Brent crude prices surged on Thursday, with gains reaching nearly 7%, driven by reports that the United States is considering possible military action against Iran to break the deadlock in negotiations, which has increased concerns about further disruption to oil supplies from the Middle East, which is already suffering from severe restrictions.
Brent crude futures for June delivery rose $6.81, or 5.8%, to $124.84 a barrel, after gains of 6.1% in the previous session, as the contract continues its rise for the ninth consecutive day before its expiry. Meanwhile, the more actively traded July contract reached $113.78, up $3.34, or 3%, after a strong rally in the previous session.
As for US West Texas Intermediate crude, it rose to $109.64 a barrel, an increase of $2.76 or 2.6%, after jumping 7% in the previous session, recording gains in 8 out of 9 sessions, in a clear indication of the strength of the upward momentum in the market.
An upward trend that has been ongoing since the beginning of the year
Oil prices are on track for their fourth consecutive month of gains, with Brent crude more than doubling since the start of the year and hitting its highest level since March 2022, while West Texas Intermediate has risen by more than 90% over the same period, reflecting a radical shift in the market structure.
In this context, US President Donald Trump is expected to receive a briefing on possible plans to carry out a series of military strikes against Iran, in an attempt to push it back to the negotiating table regarding its nuclear program, according to a report by Axios.
The United States and Israel had begun airstrikes on Iran on February 28, and Tehran responded by almost completely shutting down shipping through the Strait of Hormuz, one of the world’s most important energy transit routes, while the United States later imposed a blockade on Iranian ports despite the ceasefire announcement.
Political deadlock deepens energy crisis
Negotiations to end the conflict remain stalled, as the United States insists on discussing the Iranian nuclear program, while Iran demands compensation for war damages and a role in controlling navigation in the Strait, which has led to a continued political stalemate.
In this context, Tony Sycamore, a market analyst at IG, confirmed that the chances of reaching a solution soon or reopening the Strait of Hormuz remain very slim, reinforcing concerns about the continuation of the crisis.
A White House official also indicated that the US administration has already begun discussions with oil companies about how to deal with the repercussions of a possible blockade that could last for months, in a clear indication that the crisis is expected to continue for a long time.
OPEC+ is under pressure, but the impact is currently limited.

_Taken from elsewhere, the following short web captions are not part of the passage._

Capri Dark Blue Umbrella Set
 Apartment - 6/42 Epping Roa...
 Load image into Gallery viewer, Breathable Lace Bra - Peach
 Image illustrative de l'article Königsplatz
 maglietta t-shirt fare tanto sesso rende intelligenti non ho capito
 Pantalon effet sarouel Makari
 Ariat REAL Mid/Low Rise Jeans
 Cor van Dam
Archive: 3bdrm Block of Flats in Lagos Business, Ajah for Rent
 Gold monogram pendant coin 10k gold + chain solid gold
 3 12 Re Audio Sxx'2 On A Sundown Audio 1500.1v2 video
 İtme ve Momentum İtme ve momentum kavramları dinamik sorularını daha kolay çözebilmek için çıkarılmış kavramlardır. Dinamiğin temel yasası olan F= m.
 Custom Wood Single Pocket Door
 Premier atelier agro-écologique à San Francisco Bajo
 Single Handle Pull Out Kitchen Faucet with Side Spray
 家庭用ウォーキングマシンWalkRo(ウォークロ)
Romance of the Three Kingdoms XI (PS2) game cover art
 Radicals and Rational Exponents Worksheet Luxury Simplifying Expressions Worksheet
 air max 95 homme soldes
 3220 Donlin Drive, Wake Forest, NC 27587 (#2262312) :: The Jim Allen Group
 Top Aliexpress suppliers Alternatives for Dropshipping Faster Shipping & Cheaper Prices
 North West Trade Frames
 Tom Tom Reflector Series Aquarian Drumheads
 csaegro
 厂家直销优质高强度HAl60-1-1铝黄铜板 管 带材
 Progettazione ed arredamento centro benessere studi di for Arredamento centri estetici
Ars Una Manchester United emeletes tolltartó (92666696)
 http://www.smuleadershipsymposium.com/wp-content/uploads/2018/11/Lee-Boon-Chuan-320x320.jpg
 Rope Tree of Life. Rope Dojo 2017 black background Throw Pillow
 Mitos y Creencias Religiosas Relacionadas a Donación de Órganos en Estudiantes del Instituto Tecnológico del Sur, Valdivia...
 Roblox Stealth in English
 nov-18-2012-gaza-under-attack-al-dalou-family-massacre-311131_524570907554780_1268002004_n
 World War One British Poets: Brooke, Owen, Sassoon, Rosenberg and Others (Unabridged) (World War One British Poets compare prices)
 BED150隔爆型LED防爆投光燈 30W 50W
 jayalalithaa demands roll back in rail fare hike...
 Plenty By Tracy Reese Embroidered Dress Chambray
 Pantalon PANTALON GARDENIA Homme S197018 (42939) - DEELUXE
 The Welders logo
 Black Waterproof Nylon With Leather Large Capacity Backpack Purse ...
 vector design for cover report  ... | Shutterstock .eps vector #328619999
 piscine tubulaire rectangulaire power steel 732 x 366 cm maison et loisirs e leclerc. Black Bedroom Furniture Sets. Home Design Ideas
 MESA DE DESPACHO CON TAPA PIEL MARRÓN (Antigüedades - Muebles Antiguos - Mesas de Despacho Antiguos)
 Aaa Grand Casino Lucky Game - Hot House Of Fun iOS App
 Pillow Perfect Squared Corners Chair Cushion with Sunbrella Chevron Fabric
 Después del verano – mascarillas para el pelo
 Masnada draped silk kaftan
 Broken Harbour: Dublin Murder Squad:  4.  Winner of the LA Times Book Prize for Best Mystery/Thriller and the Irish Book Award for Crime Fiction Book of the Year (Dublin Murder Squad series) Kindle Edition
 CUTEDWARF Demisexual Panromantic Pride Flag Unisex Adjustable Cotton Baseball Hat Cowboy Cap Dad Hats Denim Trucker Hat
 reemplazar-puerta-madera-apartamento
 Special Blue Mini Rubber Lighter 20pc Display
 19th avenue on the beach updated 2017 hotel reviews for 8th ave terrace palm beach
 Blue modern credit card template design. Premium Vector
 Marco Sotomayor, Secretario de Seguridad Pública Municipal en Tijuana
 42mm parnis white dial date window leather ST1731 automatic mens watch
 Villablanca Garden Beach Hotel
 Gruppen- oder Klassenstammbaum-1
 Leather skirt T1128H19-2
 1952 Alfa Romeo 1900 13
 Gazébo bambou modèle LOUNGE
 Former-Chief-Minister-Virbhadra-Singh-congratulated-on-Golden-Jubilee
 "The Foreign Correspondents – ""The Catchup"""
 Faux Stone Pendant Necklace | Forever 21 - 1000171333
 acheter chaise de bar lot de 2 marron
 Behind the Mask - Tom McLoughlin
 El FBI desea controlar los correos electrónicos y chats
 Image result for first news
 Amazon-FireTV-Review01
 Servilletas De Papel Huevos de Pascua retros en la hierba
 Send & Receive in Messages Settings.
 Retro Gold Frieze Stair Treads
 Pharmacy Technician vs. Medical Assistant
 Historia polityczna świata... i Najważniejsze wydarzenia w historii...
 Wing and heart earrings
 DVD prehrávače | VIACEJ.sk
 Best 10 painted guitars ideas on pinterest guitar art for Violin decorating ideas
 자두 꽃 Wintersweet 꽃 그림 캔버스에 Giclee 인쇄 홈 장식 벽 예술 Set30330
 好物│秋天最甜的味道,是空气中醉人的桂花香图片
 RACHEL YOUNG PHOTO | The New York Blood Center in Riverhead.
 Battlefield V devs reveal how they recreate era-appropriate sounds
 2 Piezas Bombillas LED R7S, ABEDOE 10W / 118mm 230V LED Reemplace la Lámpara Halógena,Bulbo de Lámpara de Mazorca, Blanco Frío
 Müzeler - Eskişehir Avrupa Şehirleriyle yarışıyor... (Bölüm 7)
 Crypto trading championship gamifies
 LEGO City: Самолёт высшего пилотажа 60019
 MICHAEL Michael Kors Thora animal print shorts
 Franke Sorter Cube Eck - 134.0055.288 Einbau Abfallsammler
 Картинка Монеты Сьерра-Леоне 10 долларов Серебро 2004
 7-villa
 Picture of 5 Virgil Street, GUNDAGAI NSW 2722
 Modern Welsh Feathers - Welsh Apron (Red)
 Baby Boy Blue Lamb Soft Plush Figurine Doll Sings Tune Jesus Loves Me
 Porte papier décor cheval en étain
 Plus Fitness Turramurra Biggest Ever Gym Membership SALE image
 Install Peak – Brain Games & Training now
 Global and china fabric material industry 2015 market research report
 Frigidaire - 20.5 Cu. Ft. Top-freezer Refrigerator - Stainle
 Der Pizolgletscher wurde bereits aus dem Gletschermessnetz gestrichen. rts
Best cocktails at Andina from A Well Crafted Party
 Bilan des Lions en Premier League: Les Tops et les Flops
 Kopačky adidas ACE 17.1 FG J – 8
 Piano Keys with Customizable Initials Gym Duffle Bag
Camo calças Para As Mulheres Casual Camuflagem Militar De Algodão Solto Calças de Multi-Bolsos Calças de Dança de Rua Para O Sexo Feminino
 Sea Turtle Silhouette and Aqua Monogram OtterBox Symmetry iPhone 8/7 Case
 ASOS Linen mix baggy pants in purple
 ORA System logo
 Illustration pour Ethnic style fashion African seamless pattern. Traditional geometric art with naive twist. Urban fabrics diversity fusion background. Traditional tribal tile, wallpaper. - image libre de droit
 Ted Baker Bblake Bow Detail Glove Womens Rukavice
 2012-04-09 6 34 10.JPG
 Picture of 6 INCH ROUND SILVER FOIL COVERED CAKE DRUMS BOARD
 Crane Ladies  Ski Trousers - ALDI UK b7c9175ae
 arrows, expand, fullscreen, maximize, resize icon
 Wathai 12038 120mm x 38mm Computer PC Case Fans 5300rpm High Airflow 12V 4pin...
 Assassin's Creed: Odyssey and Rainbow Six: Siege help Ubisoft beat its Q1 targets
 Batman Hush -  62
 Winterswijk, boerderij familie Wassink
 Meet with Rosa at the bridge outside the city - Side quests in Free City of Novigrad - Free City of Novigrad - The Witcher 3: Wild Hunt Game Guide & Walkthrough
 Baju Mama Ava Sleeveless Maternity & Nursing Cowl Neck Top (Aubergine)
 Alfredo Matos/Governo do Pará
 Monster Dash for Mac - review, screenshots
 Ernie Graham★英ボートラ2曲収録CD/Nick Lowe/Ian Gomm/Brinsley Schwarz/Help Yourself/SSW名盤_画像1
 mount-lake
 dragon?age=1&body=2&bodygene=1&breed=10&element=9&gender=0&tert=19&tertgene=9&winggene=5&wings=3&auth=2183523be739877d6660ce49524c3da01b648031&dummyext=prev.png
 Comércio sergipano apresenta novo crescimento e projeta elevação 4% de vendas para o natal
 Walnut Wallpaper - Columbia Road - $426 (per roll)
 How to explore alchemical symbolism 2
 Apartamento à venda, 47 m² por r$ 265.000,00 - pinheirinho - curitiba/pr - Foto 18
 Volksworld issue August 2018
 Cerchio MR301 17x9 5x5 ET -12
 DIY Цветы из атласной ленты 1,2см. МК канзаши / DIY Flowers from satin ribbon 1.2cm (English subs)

In light of these developments, investors are primarily focused on the risks of a continued closure of the Strait of Hormuz and the impact of the US-Iran conflict, which currently outweighs any long-term repercussions of the UAE's exit from the OPEC+ alliance, according to Kelvin Wong, senior market analyst at OANDA.
The OPEC+ group is expected to agree to a limited production increase of around 188,000 barrels per day at its next meeting, but this increase appears insufficient to offset the significant supply shortage.
The UAE’s withdrawal from the organization, which will take effect on May 1, could weaken the alliance’s ability to control prices in the future, although its actual impact this year remains limited due to continued supply disruptions resulting from the war and the closure of the strait.
Is the demand under threat the solution?
Given this supply deficit, analysts have begun to view a decline in demand as the most likely scenario for restoring balance to the market, with ING Bank analysts predicting a drop in demand of around 1.6 million barrels per day as a result of some consumers ceasing to use petroleum products due to high prices.
Although this decline is significant, it is still insufficient to close the current supply gap, meaning the market will remain under strong pressure in the near term, with geopolitical risks continuing to drive prices to high levels.